AIM OF THE TASK: Only the total should be returned: the number of lines in the data that hold the string "site".

MATERIAL FOR THIS EXERCISE:
#####
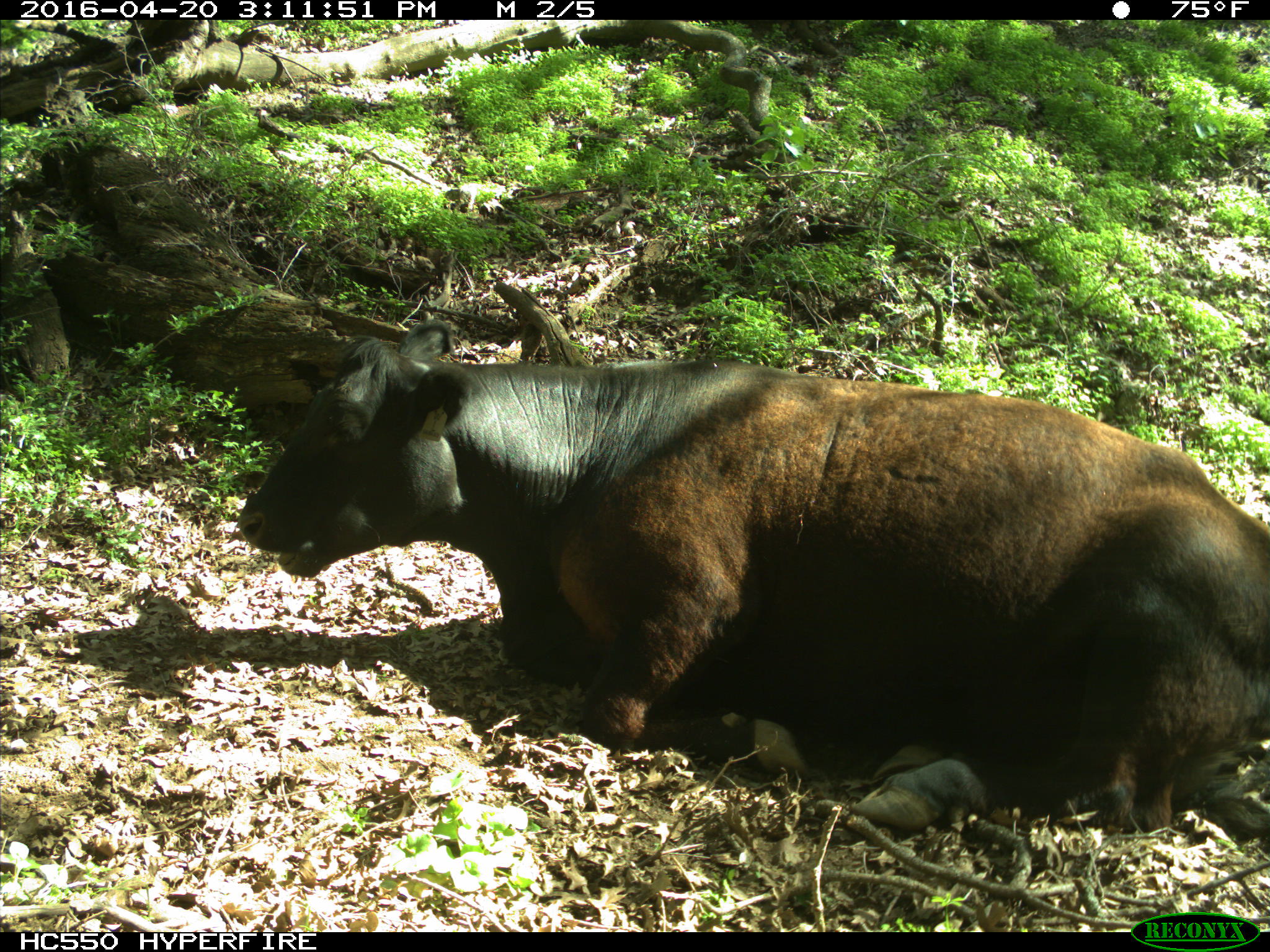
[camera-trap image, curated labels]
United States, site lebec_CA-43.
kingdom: Animalia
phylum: Chordata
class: Mammalia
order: Artiodactyla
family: Bovidae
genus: Bos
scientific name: Bos taurus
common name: domestic cow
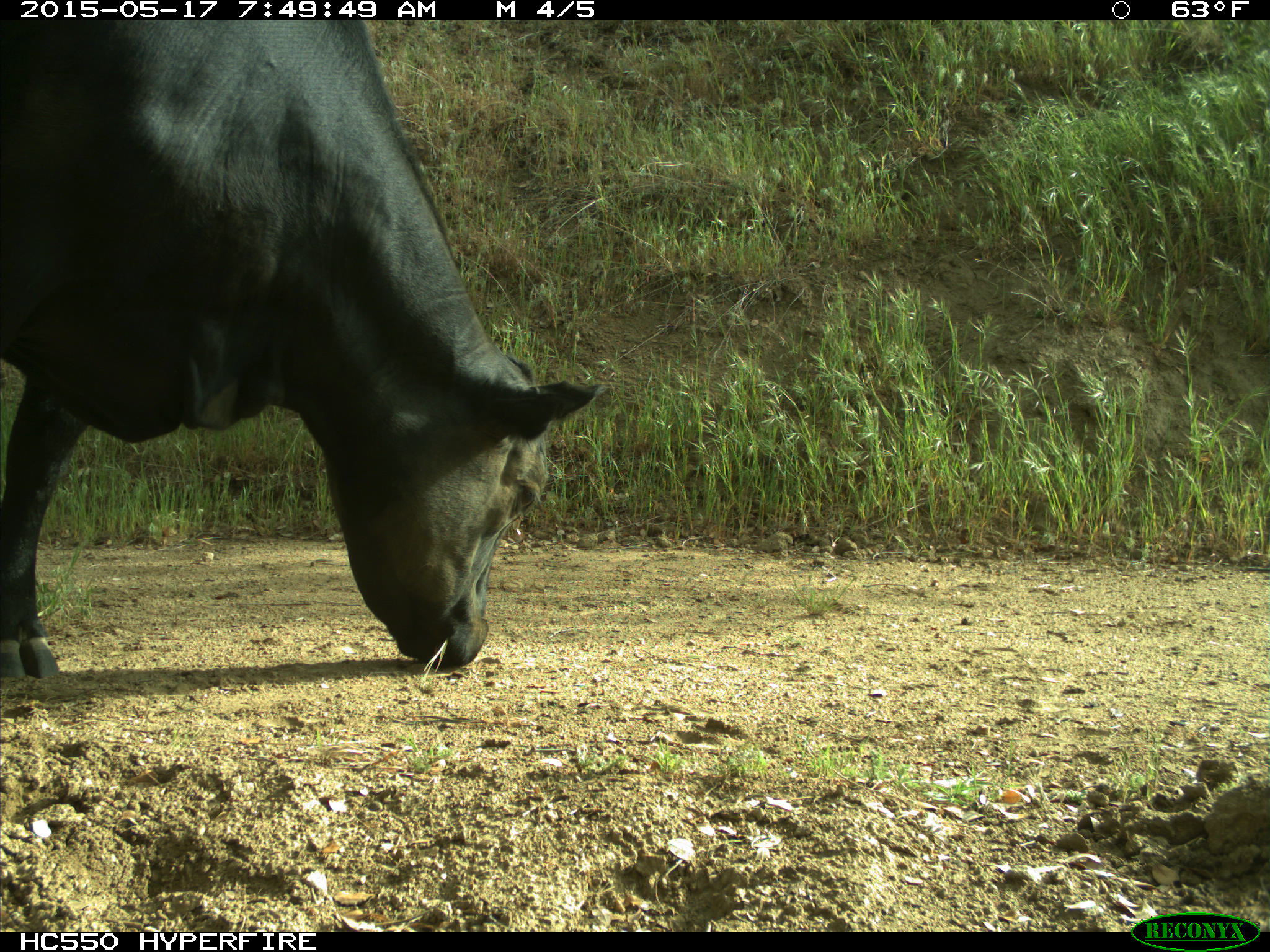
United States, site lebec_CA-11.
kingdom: Animalia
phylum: Chordata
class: Mammalia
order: Artiodactyla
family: Bovidae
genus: Bos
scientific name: Bos taurus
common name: domestic cow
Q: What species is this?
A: Bos taurus (domestic cow).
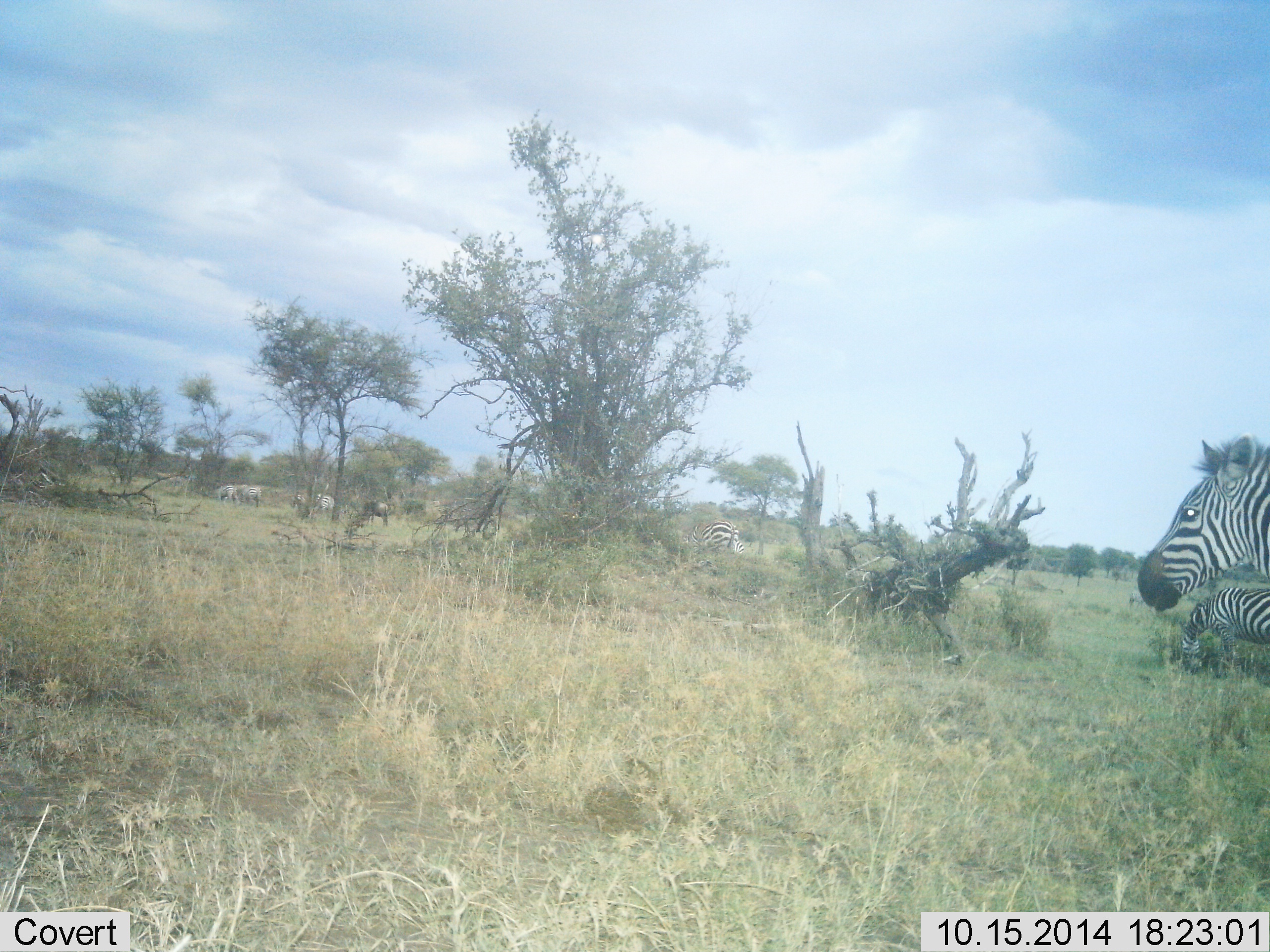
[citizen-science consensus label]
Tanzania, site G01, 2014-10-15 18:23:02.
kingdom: Animalia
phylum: Chordata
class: Mammalia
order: Perissodactyla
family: Equidae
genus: Equus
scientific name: Equus quagga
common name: plains zebra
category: zebra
Zebra (plains zebra) (Equus quagga), count 5. Behavior (volunteer vote fractions): standing 92%, resting 0%, moving 25%, interacting 0%. Young present (vote fraction): 0%. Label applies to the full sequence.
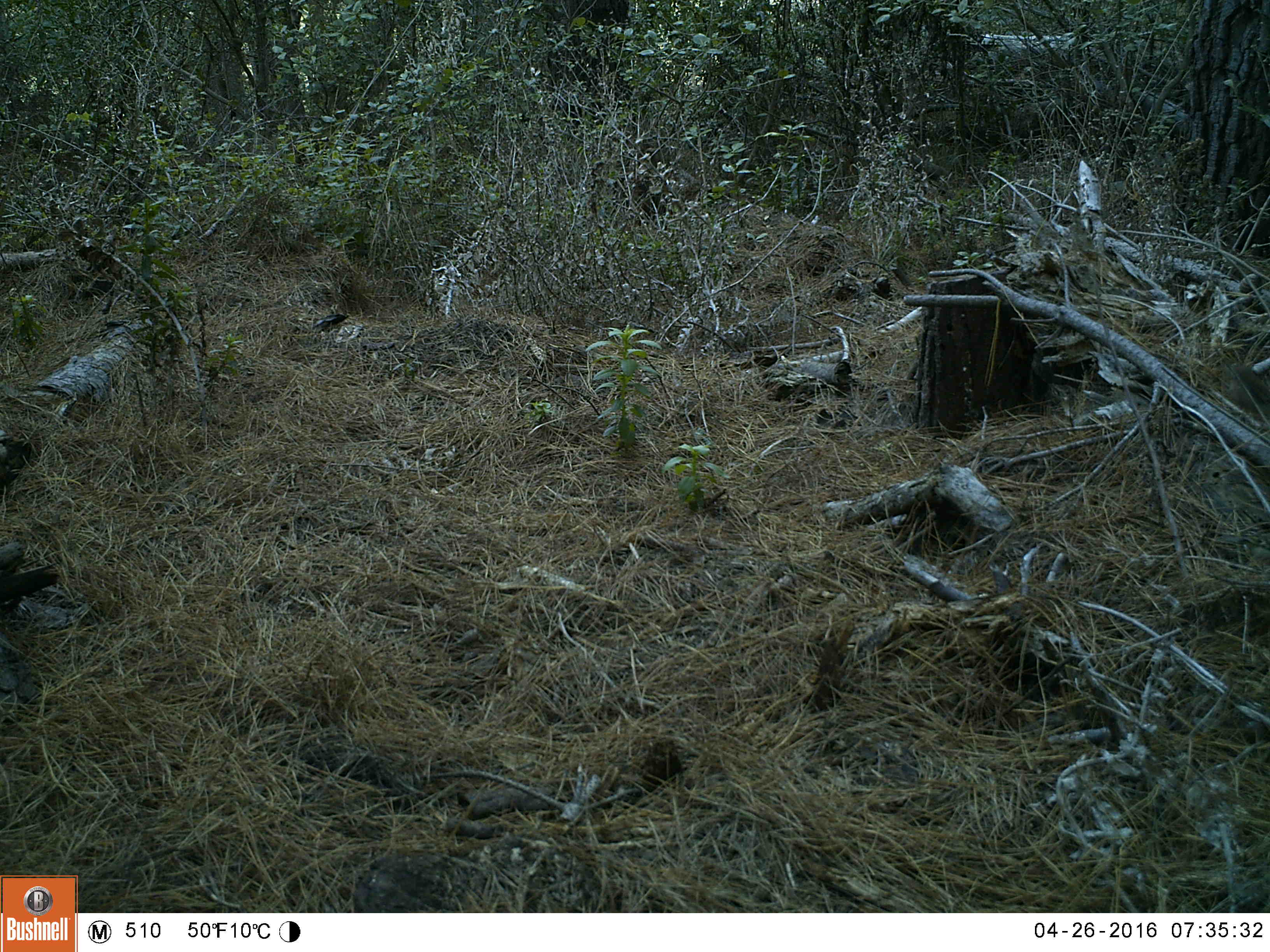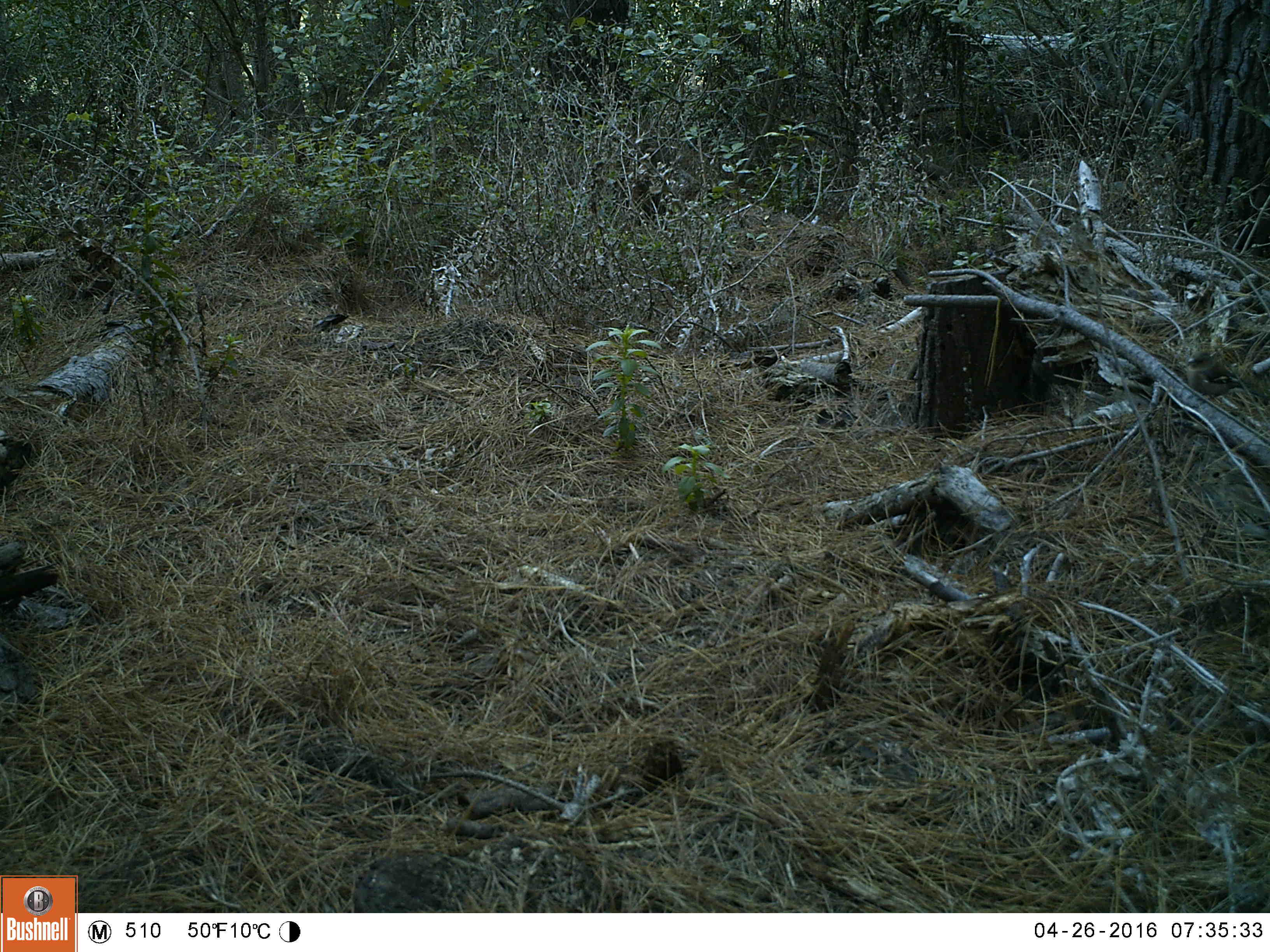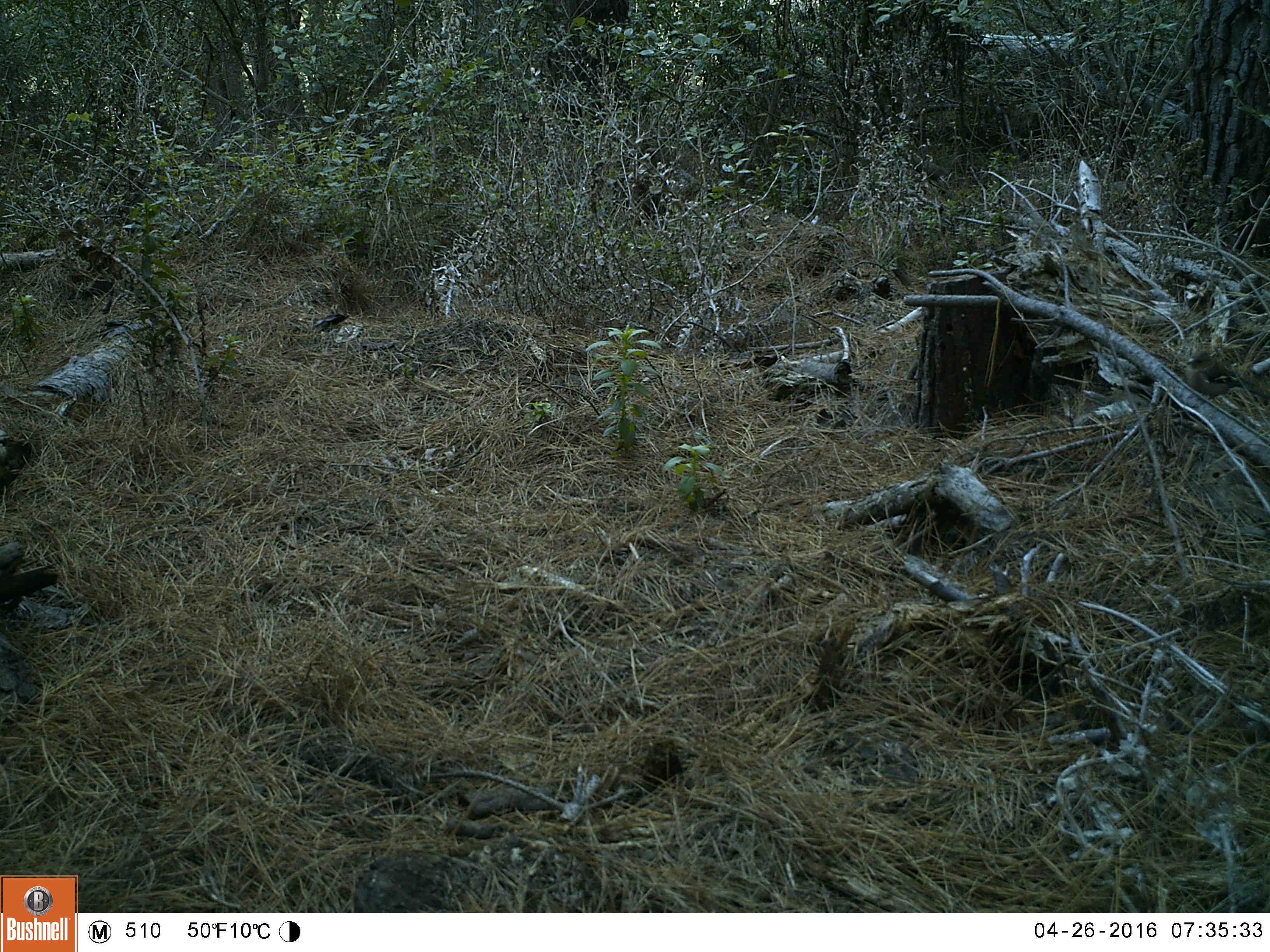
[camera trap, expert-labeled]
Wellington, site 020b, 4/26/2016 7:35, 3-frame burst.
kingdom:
#####
RESPONSE TO THIS TASK: 4